• _GIVEN EXERCISE_: Lay out every line of the data below as a numbered list, leaving out blank lines and the pictures.

• _Lines of data_:
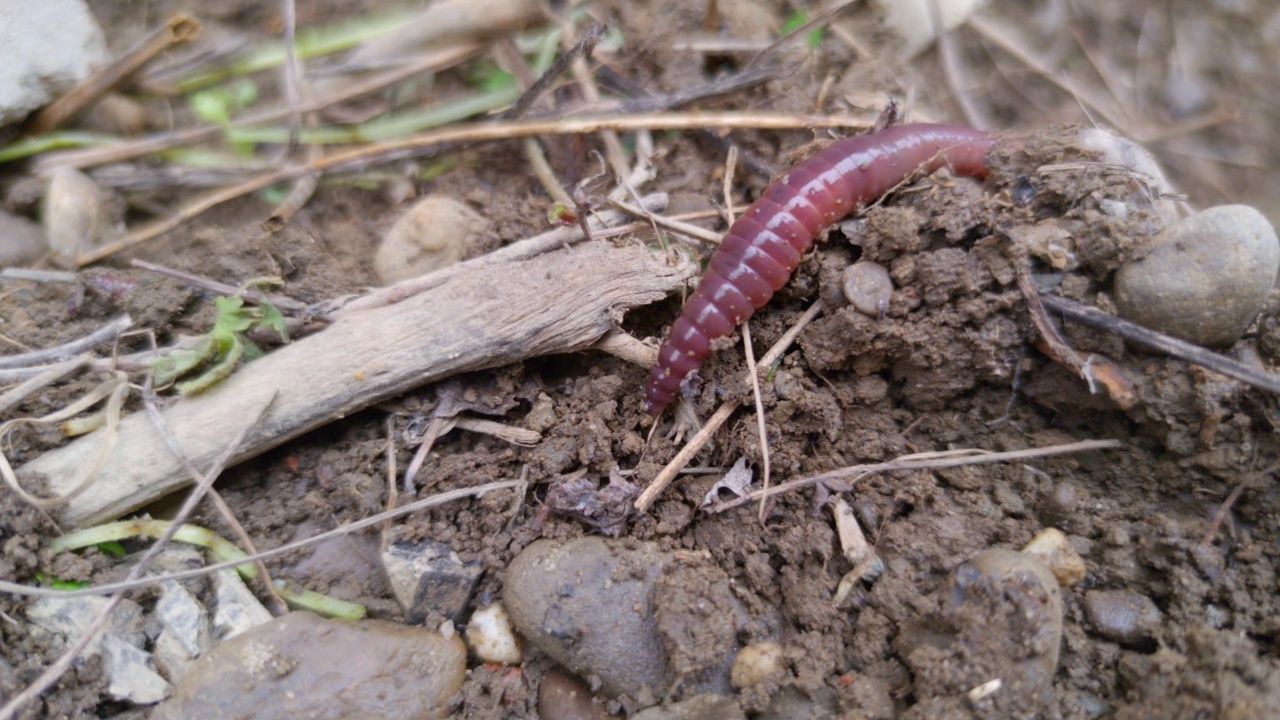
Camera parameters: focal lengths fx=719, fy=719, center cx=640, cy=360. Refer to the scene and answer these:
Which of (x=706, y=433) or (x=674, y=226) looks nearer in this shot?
(x=706, y=433)

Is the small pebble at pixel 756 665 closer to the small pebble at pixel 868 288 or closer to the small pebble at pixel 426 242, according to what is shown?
the small pebble at pixel 868 288

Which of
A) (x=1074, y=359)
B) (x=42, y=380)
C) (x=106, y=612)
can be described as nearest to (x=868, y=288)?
(x=1074, y=359)

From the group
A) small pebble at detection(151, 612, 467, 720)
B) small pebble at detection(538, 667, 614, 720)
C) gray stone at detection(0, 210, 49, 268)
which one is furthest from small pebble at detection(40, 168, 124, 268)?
small pebble at detection(538, 667, 614, 720)

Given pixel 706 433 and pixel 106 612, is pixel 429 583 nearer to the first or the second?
pixel 106 612

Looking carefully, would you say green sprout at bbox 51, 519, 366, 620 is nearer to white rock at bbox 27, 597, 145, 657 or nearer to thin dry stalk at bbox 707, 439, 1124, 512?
white rock at bbox 27, 597, 145, 657

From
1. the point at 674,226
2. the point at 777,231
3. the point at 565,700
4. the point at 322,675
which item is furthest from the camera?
the point at 674,226

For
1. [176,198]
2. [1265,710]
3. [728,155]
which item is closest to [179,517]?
[176,198]
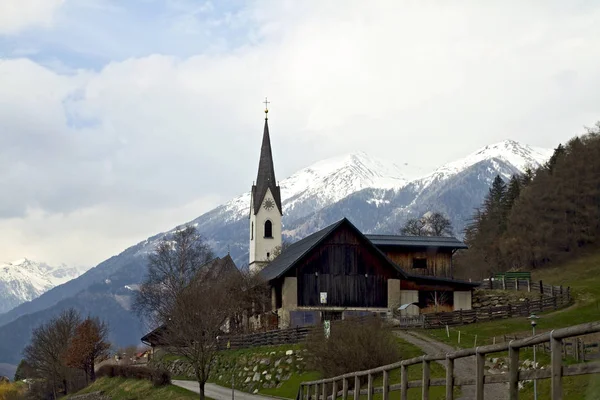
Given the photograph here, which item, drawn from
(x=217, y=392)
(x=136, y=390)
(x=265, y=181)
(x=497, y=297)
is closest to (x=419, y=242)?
(x=497, y=297)

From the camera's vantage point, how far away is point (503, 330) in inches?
1945

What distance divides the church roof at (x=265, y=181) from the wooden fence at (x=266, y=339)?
161ft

• _RESPONSE TO THIS TASK_:
1. Camera parameters: focal lengths fx=719, fy=719, center cx=640, cy=360. Refer to the scene and answer these:
2. Which of (x=706, y=433) or (x=674, y=226) looks nearer in this shot?
3. (x=706, y=433)
4. Is the small pebble at pixel 756 665 closer to the small pebble at pixel 868 288 or closer to the small pebble at pixel 426 242, according to what is shown?
5. the small pebble at pixel 868 288
6. Which of
7. A) (x=1074, y=359)
8. B) (x=42, y=380)
9. C) (x=106, y=612)
10. can be described as nearest to (x=868, y=288)?
11. (x=1074, y=359)
12. From the group
13. A) small pebble at detection(151, 612, 467, 720)
14. B) small pebble at detection(538, 667, 614, 720)
15. C) gray stone at detection(0, 210, 49, 268)
16. which one is furthest from small pebble at detection(40, 168, 124, 268)?
17. small pebble at detection(538, 667, 614, 720)
18. Given pixel 706 433 and pixel 106 612, is pixel 429 583 nearer to the first or the second?
19. pixel 106 612
20. Looking carefully, would you say green sprout at bbox 51, 519, 366, 620 is nearer to white rock at bbox 27, 597, 145, 657 or nearer to thin dry stalk at bbox 707, 439, 1124, 512?
21. white rock at bbox 27, 597, 145, 657
22. From
23. 1. the point at 674,226
24. 2. the point at 777,231
25. 3. the point at 565,700
26. 4. the point at 322,675
27. which item is furthest from the camera?
28. the point at 674,226
29. For
30. 1. [176,198]
31. 2. [1265,710]
32. 3. [728,155]
33. which item is closest to [179,517]?
34. [176,198]
35. Given the photograph here, which item, drawn from
36. (x=217, y=392)
37. (x=136, y=390)
38. (x=265, y=181)
39. (x=497, y=297)
40. is closest to (x=419, y=242)?
41. (x=497, y=297)
42. From the camera's vantage point, how far away is point (503, 330) in inches?
43. 1945
44. What distance divides the church roof at (x=265, y=181) from the wooden fence at (x=266, y=339)?
45. 161ft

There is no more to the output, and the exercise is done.